:: WHAT YOU WILL DO ::
Put the lines from the start of the items through the line holding "8875 millimetres", inclusive, into a Markdown table with the columns Row and Line, one numbered row per line and no blank lines. Leave the pictures out.

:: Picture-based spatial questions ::
+--

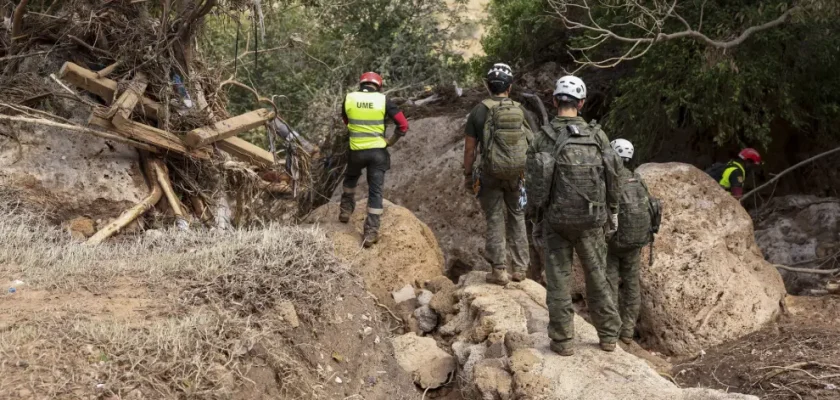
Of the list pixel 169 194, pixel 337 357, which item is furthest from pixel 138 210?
pixel 337 357

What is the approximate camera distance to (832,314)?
8875 millimetres

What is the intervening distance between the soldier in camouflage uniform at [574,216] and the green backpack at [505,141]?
116cm

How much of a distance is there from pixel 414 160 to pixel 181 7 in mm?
4208

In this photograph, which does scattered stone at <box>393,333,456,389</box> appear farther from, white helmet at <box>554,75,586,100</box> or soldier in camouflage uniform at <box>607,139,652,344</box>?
white helmet at <box>554,75,586,100</box>

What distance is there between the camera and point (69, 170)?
8.56m

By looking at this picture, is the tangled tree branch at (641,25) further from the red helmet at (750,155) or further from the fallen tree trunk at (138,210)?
the fallen tree trunk at (138,210)

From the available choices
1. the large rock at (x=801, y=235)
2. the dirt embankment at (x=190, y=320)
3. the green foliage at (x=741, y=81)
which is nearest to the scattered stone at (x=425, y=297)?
the dirt embankment at (x=190, y=320)

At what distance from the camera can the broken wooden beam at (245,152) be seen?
360 inches

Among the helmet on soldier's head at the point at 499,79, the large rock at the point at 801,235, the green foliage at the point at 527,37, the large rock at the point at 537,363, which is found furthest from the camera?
the green foliage at the point at 527,37

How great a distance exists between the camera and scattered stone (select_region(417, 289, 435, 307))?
8188mm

+--

:: SOLUTION TO THIS PROBLEM ::
| Row | Line |
|---|---|
| 1 | Of the list pixel 169 194, pixel 337 357, which item is furthest from pixel 138 210? |
| 2 | pixel 337 357 |
| 3 | What is the approximate camera distance to (832,314)? |
| 4 | 8875 millimetres |